▼

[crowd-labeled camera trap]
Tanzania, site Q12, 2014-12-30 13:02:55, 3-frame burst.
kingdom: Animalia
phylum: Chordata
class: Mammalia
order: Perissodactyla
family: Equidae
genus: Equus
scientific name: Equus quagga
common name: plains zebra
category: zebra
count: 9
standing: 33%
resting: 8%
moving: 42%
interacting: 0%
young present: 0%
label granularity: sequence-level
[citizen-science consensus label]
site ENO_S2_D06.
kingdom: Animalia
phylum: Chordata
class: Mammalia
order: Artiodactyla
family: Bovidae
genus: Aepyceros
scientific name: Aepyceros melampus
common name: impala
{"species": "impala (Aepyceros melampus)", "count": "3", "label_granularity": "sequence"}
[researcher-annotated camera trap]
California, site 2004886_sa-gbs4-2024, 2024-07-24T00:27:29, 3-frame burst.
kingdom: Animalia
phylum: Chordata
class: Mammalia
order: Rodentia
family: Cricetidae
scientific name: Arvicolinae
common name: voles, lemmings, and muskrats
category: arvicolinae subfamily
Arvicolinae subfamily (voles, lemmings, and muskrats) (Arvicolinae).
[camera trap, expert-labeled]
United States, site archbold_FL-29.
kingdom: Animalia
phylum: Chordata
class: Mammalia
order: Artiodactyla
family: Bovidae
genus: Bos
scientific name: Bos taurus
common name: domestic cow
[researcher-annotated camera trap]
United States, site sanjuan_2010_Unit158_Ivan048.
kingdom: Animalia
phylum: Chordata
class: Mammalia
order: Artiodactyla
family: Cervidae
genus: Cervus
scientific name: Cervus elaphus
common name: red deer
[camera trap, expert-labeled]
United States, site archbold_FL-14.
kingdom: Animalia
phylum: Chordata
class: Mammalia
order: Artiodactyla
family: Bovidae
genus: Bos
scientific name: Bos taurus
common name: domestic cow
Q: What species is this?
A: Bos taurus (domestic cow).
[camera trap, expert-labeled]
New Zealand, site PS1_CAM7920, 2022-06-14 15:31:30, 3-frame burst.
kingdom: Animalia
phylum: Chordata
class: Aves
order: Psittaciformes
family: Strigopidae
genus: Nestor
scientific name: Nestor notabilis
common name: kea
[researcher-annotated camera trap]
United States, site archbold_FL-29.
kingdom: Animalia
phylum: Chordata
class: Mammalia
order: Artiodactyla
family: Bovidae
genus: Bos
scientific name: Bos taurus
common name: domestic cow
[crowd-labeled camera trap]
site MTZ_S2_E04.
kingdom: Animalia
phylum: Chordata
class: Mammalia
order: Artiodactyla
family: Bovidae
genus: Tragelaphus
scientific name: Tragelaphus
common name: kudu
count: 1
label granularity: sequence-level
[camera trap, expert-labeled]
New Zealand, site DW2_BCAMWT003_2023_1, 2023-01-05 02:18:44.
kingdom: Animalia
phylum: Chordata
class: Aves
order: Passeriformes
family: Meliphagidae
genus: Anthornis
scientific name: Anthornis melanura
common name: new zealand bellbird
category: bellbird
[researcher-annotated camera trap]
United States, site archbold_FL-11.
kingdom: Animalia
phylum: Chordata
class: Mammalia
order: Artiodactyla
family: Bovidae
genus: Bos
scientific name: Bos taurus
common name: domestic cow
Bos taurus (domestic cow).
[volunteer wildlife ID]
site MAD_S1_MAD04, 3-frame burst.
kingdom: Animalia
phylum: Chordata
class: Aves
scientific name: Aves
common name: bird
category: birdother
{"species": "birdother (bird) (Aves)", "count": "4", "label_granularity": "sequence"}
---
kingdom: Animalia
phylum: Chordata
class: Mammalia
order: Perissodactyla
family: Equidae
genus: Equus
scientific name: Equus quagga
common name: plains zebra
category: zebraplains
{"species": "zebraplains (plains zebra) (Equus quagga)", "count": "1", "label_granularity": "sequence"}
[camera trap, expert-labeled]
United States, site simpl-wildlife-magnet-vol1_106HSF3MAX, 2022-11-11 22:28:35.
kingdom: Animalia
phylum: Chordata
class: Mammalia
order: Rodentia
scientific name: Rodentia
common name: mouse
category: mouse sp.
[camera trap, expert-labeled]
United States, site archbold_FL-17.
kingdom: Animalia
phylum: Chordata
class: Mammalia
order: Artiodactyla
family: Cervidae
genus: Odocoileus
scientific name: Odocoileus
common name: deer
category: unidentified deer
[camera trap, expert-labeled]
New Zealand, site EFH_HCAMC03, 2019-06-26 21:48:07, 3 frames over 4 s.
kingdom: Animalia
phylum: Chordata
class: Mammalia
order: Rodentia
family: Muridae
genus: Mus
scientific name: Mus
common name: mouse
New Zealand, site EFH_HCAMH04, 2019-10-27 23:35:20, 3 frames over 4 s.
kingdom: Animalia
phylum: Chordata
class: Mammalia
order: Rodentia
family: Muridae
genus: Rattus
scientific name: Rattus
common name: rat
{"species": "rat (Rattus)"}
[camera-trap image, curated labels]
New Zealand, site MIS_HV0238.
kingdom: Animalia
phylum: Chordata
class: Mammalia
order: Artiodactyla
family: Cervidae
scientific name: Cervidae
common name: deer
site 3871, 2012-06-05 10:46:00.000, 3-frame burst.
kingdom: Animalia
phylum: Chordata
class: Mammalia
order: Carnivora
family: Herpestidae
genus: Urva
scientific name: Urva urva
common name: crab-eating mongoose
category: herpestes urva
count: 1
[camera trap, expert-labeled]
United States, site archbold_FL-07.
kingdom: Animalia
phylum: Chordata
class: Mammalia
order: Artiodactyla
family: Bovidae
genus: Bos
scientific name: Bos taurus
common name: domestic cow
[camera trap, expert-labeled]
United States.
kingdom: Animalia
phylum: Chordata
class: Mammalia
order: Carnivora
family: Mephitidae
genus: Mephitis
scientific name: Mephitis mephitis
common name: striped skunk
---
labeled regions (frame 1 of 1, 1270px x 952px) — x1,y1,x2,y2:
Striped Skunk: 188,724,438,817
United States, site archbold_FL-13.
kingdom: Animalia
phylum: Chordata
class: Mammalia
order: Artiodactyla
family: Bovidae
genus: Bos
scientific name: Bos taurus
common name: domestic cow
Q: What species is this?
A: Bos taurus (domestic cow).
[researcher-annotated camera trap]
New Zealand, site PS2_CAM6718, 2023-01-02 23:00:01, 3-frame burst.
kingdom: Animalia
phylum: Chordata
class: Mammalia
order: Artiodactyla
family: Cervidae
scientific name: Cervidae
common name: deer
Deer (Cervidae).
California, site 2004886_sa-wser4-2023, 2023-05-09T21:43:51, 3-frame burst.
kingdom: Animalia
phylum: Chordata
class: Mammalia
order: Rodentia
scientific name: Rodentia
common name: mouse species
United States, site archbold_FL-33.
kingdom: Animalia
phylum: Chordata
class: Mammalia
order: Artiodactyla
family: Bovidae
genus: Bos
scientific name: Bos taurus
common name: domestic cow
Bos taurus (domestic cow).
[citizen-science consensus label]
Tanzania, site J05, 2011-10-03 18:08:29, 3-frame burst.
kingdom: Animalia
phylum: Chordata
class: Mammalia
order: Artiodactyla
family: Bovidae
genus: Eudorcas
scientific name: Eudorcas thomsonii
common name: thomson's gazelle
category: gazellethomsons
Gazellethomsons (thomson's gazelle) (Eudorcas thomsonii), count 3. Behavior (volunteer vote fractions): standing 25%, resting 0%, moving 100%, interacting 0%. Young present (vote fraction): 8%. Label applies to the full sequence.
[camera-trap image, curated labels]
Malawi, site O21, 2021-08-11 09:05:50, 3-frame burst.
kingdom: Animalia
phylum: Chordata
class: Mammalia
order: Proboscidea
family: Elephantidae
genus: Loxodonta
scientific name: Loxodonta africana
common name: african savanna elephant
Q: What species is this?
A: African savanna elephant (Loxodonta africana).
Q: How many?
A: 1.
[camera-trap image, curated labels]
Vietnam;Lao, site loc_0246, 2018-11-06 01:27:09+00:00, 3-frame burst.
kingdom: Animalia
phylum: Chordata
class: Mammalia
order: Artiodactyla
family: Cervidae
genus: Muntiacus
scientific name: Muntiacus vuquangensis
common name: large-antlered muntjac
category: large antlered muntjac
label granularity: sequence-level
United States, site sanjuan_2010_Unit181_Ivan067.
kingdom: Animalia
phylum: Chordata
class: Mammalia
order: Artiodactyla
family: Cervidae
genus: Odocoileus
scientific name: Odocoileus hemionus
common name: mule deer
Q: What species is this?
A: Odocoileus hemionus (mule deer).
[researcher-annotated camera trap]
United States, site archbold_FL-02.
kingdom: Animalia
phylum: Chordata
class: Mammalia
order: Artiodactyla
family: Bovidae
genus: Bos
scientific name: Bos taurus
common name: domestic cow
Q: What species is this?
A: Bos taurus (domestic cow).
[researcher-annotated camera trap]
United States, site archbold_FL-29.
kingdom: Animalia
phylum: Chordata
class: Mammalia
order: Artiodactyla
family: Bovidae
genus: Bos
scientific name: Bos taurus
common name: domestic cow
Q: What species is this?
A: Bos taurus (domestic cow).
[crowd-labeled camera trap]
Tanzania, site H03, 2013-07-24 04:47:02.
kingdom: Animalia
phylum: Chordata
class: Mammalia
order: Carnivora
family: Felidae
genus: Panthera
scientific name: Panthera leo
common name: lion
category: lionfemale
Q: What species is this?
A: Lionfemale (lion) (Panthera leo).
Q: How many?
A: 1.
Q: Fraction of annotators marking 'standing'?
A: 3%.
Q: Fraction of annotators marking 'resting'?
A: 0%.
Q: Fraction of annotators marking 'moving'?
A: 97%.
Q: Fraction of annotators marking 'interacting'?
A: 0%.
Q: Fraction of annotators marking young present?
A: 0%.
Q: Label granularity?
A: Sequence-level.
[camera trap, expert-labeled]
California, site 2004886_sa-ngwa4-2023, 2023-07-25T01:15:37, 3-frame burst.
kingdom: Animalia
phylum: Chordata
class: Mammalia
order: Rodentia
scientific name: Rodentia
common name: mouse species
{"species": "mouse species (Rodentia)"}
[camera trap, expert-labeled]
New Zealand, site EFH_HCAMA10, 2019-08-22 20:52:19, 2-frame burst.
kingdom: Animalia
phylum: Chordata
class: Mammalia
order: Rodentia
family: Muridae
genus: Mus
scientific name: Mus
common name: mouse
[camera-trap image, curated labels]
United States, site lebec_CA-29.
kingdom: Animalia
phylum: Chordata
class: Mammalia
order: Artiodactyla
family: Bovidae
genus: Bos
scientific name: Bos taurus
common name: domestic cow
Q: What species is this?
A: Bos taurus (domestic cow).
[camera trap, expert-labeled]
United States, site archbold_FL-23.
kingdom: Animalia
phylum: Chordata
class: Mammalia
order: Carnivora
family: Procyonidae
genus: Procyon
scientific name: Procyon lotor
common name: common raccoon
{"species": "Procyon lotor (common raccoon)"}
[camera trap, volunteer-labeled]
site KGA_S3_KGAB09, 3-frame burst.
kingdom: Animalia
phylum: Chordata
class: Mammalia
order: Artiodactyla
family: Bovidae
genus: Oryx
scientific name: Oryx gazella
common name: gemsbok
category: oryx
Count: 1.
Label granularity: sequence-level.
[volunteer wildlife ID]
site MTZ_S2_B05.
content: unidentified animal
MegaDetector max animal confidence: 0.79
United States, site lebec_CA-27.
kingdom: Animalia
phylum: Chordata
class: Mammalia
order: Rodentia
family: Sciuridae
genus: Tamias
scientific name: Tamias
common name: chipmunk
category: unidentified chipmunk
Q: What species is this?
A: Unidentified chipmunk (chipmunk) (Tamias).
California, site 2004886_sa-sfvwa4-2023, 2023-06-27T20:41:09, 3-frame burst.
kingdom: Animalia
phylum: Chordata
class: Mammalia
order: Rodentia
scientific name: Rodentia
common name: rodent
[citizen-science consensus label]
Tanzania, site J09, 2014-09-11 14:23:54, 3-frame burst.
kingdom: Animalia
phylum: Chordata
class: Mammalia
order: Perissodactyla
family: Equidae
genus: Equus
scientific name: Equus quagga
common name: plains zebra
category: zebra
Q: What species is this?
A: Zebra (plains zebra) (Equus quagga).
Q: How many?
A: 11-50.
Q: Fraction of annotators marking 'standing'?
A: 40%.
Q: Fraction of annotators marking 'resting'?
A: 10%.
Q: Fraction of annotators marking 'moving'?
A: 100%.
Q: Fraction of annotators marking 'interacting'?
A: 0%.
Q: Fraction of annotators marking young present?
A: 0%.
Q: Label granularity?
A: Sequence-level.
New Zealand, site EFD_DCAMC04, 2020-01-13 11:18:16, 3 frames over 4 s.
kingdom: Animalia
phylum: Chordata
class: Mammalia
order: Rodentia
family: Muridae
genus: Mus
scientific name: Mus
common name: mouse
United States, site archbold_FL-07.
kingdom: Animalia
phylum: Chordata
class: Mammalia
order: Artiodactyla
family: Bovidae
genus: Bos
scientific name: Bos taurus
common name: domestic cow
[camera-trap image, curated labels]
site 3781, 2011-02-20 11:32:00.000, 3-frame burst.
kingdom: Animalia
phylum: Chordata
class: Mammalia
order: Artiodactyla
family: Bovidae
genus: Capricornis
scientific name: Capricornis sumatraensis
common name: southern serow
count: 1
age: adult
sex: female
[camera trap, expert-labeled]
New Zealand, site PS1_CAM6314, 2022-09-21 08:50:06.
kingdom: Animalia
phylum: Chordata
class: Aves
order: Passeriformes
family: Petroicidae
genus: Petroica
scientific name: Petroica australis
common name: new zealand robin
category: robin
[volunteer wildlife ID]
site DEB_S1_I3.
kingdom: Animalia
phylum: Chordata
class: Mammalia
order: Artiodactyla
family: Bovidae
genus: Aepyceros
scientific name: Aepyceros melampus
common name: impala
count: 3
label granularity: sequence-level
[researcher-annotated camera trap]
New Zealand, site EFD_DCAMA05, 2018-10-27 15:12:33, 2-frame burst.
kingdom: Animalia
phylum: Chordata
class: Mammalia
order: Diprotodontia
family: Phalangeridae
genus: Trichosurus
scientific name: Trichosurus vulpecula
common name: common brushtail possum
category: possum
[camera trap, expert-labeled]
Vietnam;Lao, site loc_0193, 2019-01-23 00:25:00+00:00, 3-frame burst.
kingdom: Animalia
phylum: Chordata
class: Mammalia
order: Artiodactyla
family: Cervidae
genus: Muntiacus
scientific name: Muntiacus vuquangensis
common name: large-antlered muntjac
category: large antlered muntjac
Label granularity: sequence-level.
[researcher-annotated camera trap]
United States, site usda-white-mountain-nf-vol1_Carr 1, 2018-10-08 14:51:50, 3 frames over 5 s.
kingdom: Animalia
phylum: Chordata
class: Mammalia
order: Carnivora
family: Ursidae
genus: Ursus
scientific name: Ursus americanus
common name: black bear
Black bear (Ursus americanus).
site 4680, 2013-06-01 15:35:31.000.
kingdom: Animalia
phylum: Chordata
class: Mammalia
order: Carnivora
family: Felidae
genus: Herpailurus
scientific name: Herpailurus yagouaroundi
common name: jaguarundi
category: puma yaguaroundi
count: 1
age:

▲

• _About this task_
Show every line in the listing above that carries the word "Odocoileus".

• _Output_
genus: Odocoileus
scientific name: Odocoileus
genus: Odocoileus
scientific name: Odocoileus hemionus
A: Odocoileus hemionus (mule deer).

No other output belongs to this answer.